Stored data entries
★ ★ ★ ★ ★

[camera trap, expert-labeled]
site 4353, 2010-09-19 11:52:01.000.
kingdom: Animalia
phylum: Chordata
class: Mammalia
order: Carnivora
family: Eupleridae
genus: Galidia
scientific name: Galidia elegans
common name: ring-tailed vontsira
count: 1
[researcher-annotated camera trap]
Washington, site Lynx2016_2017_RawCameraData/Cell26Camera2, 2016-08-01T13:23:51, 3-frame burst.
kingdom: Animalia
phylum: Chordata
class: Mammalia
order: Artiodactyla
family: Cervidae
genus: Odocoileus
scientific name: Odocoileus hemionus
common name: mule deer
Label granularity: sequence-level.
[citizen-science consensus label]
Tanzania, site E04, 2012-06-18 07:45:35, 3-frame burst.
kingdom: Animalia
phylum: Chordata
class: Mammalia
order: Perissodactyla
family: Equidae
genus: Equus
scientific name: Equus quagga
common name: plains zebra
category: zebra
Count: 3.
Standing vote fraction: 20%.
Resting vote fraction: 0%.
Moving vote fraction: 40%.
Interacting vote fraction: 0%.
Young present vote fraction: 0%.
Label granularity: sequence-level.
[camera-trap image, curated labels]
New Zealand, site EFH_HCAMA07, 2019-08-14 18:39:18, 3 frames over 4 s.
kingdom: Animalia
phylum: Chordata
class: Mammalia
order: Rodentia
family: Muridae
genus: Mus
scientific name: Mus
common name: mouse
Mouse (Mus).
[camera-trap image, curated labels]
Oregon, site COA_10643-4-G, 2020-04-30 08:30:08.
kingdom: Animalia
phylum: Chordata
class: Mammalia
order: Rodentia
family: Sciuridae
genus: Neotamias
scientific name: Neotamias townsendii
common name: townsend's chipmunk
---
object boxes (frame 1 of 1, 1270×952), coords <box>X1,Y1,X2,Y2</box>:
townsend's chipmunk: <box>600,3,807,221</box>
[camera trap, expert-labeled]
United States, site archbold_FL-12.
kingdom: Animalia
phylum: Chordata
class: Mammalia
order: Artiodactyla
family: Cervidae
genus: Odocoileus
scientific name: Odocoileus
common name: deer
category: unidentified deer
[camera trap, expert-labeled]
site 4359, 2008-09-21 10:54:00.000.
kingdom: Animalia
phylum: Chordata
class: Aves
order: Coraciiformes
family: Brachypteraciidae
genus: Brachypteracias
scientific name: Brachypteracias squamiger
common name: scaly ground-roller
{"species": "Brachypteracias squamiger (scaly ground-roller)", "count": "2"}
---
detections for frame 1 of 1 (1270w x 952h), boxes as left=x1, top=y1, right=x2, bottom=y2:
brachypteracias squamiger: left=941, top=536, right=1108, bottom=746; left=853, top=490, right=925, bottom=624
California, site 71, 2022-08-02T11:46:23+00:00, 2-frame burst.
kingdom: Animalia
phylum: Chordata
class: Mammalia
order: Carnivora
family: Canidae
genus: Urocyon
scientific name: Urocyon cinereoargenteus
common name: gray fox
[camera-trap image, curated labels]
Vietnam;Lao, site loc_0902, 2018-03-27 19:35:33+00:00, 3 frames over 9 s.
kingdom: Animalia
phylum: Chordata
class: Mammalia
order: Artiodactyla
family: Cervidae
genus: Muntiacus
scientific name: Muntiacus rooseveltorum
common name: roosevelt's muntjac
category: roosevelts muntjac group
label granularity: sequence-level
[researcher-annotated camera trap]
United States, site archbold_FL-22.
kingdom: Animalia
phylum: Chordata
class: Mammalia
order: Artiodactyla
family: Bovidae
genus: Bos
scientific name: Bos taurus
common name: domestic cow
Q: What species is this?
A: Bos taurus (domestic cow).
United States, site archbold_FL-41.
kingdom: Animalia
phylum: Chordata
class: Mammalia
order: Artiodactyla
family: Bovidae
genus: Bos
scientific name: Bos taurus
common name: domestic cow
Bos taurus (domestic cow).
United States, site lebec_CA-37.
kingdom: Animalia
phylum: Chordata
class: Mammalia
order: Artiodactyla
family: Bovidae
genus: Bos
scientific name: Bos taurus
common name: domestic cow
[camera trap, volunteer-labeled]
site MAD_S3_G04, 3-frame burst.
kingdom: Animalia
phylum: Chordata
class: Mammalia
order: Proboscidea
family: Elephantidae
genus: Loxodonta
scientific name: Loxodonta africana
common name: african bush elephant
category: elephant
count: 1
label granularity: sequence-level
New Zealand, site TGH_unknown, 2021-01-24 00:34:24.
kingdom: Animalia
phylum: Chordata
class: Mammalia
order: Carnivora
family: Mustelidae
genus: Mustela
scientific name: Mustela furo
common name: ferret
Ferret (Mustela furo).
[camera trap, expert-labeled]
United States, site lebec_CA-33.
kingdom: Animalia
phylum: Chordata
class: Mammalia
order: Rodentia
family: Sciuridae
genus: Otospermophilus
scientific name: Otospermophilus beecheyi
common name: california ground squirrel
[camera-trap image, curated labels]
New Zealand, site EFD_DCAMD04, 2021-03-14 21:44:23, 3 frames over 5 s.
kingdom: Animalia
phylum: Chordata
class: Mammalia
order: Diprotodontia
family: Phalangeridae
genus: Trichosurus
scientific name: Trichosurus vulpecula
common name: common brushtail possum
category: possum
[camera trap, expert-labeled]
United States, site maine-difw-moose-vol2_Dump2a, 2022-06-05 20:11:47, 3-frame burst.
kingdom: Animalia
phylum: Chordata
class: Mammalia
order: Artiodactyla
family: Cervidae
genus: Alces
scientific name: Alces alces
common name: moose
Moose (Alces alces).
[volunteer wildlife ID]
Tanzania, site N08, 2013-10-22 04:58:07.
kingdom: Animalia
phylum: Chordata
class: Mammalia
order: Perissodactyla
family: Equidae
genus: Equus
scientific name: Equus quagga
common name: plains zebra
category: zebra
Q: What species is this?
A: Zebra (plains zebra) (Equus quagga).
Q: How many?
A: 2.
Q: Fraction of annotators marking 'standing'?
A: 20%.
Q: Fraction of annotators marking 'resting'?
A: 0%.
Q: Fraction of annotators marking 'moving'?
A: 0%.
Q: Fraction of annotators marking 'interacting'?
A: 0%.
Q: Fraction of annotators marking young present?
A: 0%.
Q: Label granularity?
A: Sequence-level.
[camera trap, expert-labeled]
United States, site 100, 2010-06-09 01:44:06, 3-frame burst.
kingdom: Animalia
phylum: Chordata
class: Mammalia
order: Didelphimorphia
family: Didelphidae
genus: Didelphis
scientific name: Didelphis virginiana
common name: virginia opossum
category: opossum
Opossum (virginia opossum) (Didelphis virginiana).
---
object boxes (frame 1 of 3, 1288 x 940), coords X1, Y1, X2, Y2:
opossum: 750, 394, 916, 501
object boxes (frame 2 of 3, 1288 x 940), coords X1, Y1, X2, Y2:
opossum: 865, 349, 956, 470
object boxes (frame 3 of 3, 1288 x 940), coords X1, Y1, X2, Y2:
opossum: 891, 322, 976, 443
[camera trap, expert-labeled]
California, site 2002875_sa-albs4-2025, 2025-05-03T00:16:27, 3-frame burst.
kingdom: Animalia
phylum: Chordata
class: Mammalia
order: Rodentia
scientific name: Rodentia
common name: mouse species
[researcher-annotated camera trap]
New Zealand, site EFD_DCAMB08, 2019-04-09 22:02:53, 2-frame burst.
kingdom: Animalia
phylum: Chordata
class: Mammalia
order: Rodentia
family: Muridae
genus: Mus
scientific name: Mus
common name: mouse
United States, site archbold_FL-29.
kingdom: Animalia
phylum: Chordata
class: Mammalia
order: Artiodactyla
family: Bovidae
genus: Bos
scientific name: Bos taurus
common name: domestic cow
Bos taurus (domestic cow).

★ ★ ★ ★ ★

_Assignment_
Quote every line of the records above, from the first down to the one holding "scientific name: Neotamias townsendii", exactly as written.

_Exercise answer_
[camera trap, expert-labeled]
site 4353, 2010-09-19 11:52:01.000.
kingdom: Animalia
phylum: Chordata
class: Mammalia
order: Carnivora
family: Eupleridae
genus: Galidia
scientific name: Galidia elegans
common name: ring-tailed vontsira
count: 1
[researcher-annotated camera trap]
Washington, site Lynx2016_2017_RawCameraData/Cell26Camera2, 2016-08-01T13:23:51, 3-frame burst.
kingdom: Animalia
phylum: Chordata
class: Mammalia
order: Artiodactyla
family: Cervidae
genus: Odocoileus
scientific name: Odocoileus hemionus
common name: mule deer
Label granularity: sequence-level.
[citizen-science consensus label]
Tanzania, site E04, 2012-06-18 07:45:35, 3-frame burst.
kingdom: Animalia
phylum: Chordata
class: Mammalia
order: Perissodactyla
family: Equidae
genus: Equus
scientific name: Equus quagga
common name: plains zebra
category: zebra
Count: 3.
Standing vote fraction: 20%.
Resting vote fraction: 0%.
Moving vote fraction: 40%.
Interacting vote fraction: 0%.
Young present vote fraction: 0%.
Label granularity: sequence-level.
[camera-trap image, curated labels]
New Zealand, site EFH_HCAMA07, 2019-08-14 18:39:18, 3 frames over 4 s.
kingdom: Animalia
phylum: Chordata
class: Mammalia
order: Rodentia
family: Muridae
genus: Mus
scientific name: Mus
common name: mouse
Mouse (Mus).
[camera-trap image, curated labels]
Oregon, site COA_10643-4-G, 2020-04-30 08:30:08.
kingdom: Animalia
phylum: Chordata
class: Mammalia
order: Rodentia
family: Sciuridae
genus: Neotamias
scientific name: Neotamias townsendii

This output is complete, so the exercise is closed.